*EXERCICES À RÉALISER*:
[a] Restituez à l'identique le passage de l'extrait sur Rédoine Faïd qui débute aux mots « Pour la justice, l’intéressé » et s'arrête après « eux depuis mardi. ».
[b] Pour chacune des affirmations suivantes, indiquez par oui ou par non si elle concorde avec l'extrait sur Rédoine Faïd, en citant à l'identique les mots de l'extrait qui tranchent. (i) La première évasion de Rédoine Faïd, en 2013, a eu lieu à la prison de Lille-Séquin. (ii) Rédoine Faïd a été rattrapé à Creil après une cavale de six mois. (iii) Le livre « Braqueur. Des cités au grand banditisme » est issu des échanges du caïd avec Frédéric Ploquin.
[c] D'après l'extrait sur Rédoine Faïd, en quelle année Michel Vaujour a-t-il quitté la prison de la Santé à bord d'un hélicoptère ?

*EXTRAIT DU DOCUMENT*:
Pour la justice, l’intéressé était le commanditaire et l’organisateur de ce braquage durant lequel l'un de ses frères a été reconnu coupable d’avoir tiré sur la policière. Sauf qu’on ne condamne pas n’importe comment une légende. C’est en effet le dernier roi du grand banditisme français que les magistrats ont devant eux depuis mardi.

«Caïd des cités entré dans la cour des grands les armes à la main, Rédoine Faïd brûlait de libérer une parole trop longtemps retenue entre les murs. A la fois sûr de son potentiel et à la recherche de ses marques, il voulait prendre en main son image, à défaut de son destin. Il est venu frapper à la porte du journal qui m’employait. Auteur de plusieurs livres sur le banditisme, j’avais parlé de lui. Il en redemandait», se souvient le journaliste Frédéric Ploquin.

Un livre, d’ailleurs, est sorti des échanges du caïd avec un autre journaliste, Jérôme Pierrat. Il s’intitule «Braqueur. Des cités au grand banditisme» (Ed. La Manufacture des livres). Récompense suprême: le réalisateur américain Michael Mann en lit des extraits et le commente. «Ce type est extraordinaire», dit-il.

Reconstitution et témoignages

Le reste sera affaire de reconstitution, de témoignages croisés, d’explications. L’évasion du 1er juillet 2018 de la prison du Réau restera de toute façon dans les annales. On n’avait pas vu mieux depuis que Michel Vaujour, en 1986, avait quitté la prison de la Santé, à paris, à bord d’un hélicoptère piloté par celle qui, depuis, est devenue sa femme.

Rédoine Faïd est une légende qui a déjà passé 18 ans de sa vie derrière les barreaux. Deux évasions à son compteur. La première, en 2013, avait eu lieu à la prison de Lille-Séquin. Un «beau mec» comme on n’en fait plus dans le milieu, adepte des «braquos» de convoyeurs de fonds et non des trafics de drogue à l’abri des cités. C’est à Creil, dans le quartier du plateau où il a passé une partie de son enfance, que le gangster est rattrapé le 3 octobre 2018, à l’issue d’une cavale très ordinaire de treize semaines. Les policiers le cueillent à l’aube, dans son lit, un pistolet posé à proximité.

Dans sa fuite, Rédoine Faïd avait pris langue avec la mafia corse de la Brise de mer, un gang aujourd’hui démantelé. Pour de nouvelles aventures criminelles? Sans doute. Le roi des bandits n’a pas encore écrit la fin de sa légende.

*DONNÉES ENREGISTRÉES*:

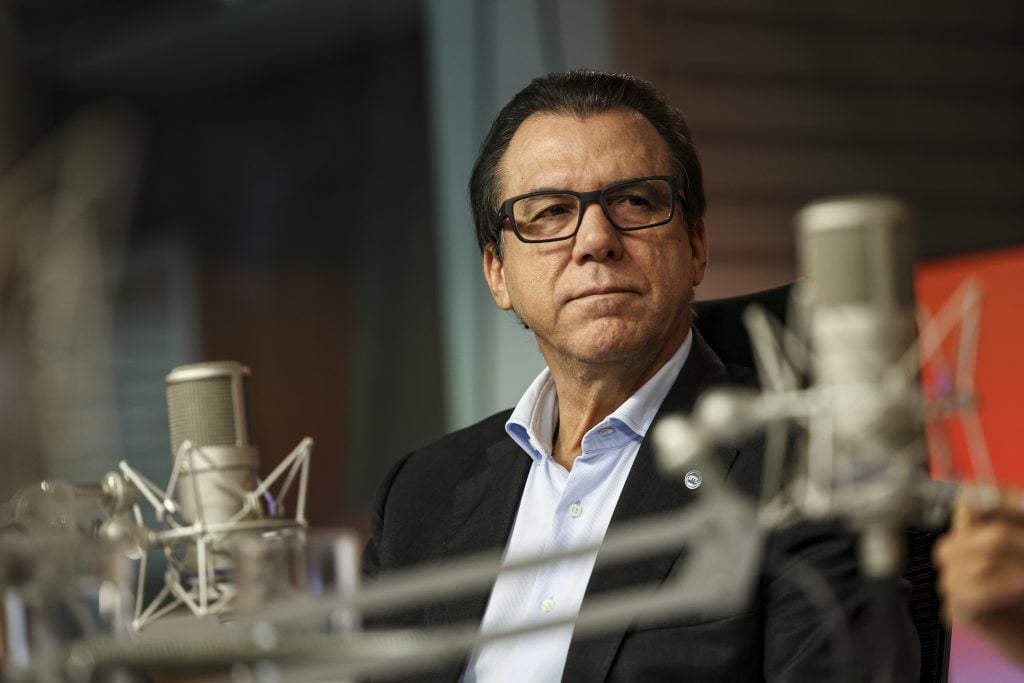 Ministro do Trabalho diz ver condições para aprovar fim da escala 6x1 em ano eleitoral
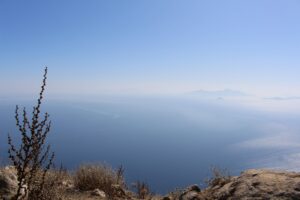 Utsikt från toppen av berget Dikeos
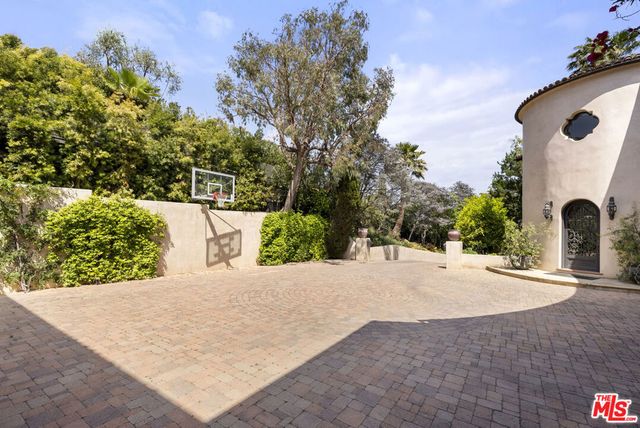 361 Fordyce Road, Los Angeles, CA 90049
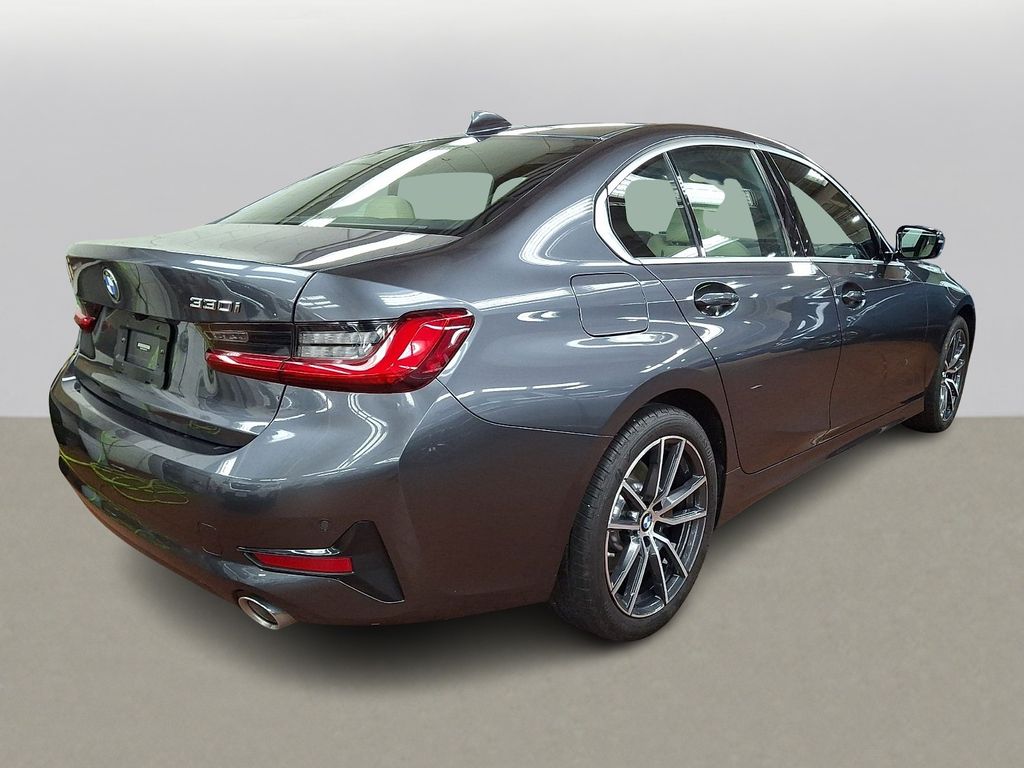 Thumbnail: 2021 BMW 3 Series - 3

*RÉPONSES PAR EXERCICE*:
[a]
Pour la justice, l’intéressé était le commanditaire et l’organisateur de ce braquage durant lequel l'un de ses frères a été reconnu coupable d’avoir tiré sur la policière. Sauf qu’on ne condamne pas n’importe comment une légende. C’est en effet le dernier roi du grand banditisme français que les magistrats ont devant eux depuis mardi.

[b]
(i) Oui : « La première, en 2013, avait eu lieu à la prison de Lille-Séquin. »
(ii) Non : « à l’issue d’une cavale très ordinaire de treize semaines »
(iii) Non : « Un livre, d’ailleurs, est sorti des échanges du caïd avec un autre journaliste, Jérôme Pierrat. »

[c] En 1986.